Данила Гальперович: Каковы будут дальнейшие действия «Мемориала» – и правозащитного центра, и «Международного Мемориала» – по разрешению этой ситуации? Есть ли у вас надежда, что решение Европейского суда по правам человека о приостановке ликвидации «Мемориалов» как-то вам поможет?
Александр Черкасов: В главе романа Фазиля Искандера «Сандро из Чегема», посвященной молельному дереву, которое всех в колхоз звало, была фраза: «Жить становилось весело и любопытно». Вот нам в последнее время жить стало весело и любопытно, потому что без решения ЕСПЧ по «Правилу 39» (приостановление процессуальных действий до рассмотрения жалобы – ред.) все было очень предсказуемо: мы ждем мотивировочную часть решений по «Международному Мемориалу» и правозащитному центру, пишем апелляции, их подаем, дожидаемся рассмотрения в апелляционной инстанции. Сейчас все стало непредсказуемо, потому что как именно отреагируют наши уважаемые власти на решение Страсбурга – непонятно. Конечно, сейчас записано, где только можно, право не соблюдать обязательства, но по каждому такому случаю несоблюдения нужно принять отдельное решение. И как они будут это решение принимать, или не будут – не знаю. Цена вопроса повысилась. Ну, и плюс, если раньше у нас инстанцией, которая со Страсбургом взаимодействовала, был Минюст, то где-то, по-моему, год назад или больше вместо Минюста на эти ворота поставили прокуратуру. И теперь та самая прокуратура, которая в суде представляет требование нас ликвидировать, должна получить из Страсбурга сие предписание (приостановить ликвидацию «Мемориала» - ред.) как-то с этим разбираться. Вот мне очень интересно, и думаю, что нашим юристам тоже очень интересно, а как это будет.
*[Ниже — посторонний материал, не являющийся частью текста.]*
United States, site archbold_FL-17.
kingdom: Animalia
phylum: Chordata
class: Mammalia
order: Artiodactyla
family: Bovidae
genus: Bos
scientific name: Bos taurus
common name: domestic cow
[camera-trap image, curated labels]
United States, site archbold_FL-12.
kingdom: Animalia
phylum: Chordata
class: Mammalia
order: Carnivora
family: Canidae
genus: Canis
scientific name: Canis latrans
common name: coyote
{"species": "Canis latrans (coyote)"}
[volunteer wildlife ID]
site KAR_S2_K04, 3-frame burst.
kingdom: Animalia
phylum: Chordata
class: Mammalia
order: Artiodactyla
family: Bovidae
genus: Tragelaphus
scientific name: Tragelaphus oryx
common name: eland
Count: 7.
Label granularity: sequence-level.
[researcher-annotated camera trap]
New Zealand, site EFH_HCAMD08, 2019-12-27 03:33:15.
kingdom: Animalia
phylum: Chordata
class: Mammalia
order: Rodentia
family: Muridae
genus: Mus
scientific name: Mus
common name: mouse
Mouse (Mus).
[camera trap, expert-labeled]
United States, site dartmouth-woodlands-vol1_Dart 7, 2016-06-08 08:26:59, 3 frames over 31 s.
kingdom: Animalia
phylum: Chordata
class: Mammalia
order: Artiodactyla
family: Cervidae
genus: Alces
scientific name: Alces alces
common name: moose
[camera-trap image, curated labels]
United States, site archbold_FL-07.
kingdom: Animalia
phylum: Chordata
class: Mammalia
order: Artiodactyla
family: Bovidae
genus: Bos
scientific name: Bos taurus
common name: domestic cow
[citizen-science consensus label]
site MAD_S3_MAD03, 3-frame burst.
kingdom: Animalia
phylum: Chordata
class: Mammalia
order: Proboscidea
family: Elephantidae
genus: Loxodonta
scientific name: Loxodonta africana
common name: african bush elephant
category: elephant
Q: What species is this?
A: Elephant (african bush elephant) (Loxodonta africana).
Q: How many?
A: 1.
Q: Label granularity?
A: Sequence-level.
Д.Г.: Большое количество людей считает деятельность «Мемориала» патриотической – вы заполняли пробелы в знаниях россиян об истории страны и восстанавливали память. При этом вас теперь объявили «иностранными агентами». Насколько, по-вашему, публика верит в то, что вы что-то делаете в интересах другого государства?
А.Ч.: Наверное, такие есть. Наверное, в условиях, когда не доверяют ничему – ни государству, ни тем, кого государство назвало виновниками всего, ни вирусу, ни вакцине – трудно пользоваться чьим-то доверием. Но в кругу тех, кто интересуется своей семейной историей, разумеется, у нас есть определенный авторитет. Но все равно, это меньшинство – так всегда меньшинство и интересуется своей историей вот так сильно. Насколько это меньшинство представлено в масс-медиа? Не представлено никак. Там представлены наши оппоненты, которые несут ерунду и делают это с большим упорством. Очень сложно в нашей ситуации понять, какая же реальная поддержка, и какие люди просто молчат, а какие действительно верят (в обвинения против «Мемориала» - ред.), поскольку реальной социологии у нас ведь тоже нет. Но даже в среде тех, кого называют «военными патриотами», у кого сложное отношение к официозу а-ля Мединский или пропагандистам а-ля Михалков (и сложное отношение к «Мемориалу»), у меня достаточно много друзей – из, что называется, стана оппонентов. Потому что важнее, насколько человек добросовестен в своих трудах и своих убеждениях, нежели каковы именно эти убеждения. Если он добросовестен, там все само собой меняется. Так вот, среди добросовестных специалистов, которые вроде бы должны быть нашими оппонентами, я встречаю, скорее, уважение.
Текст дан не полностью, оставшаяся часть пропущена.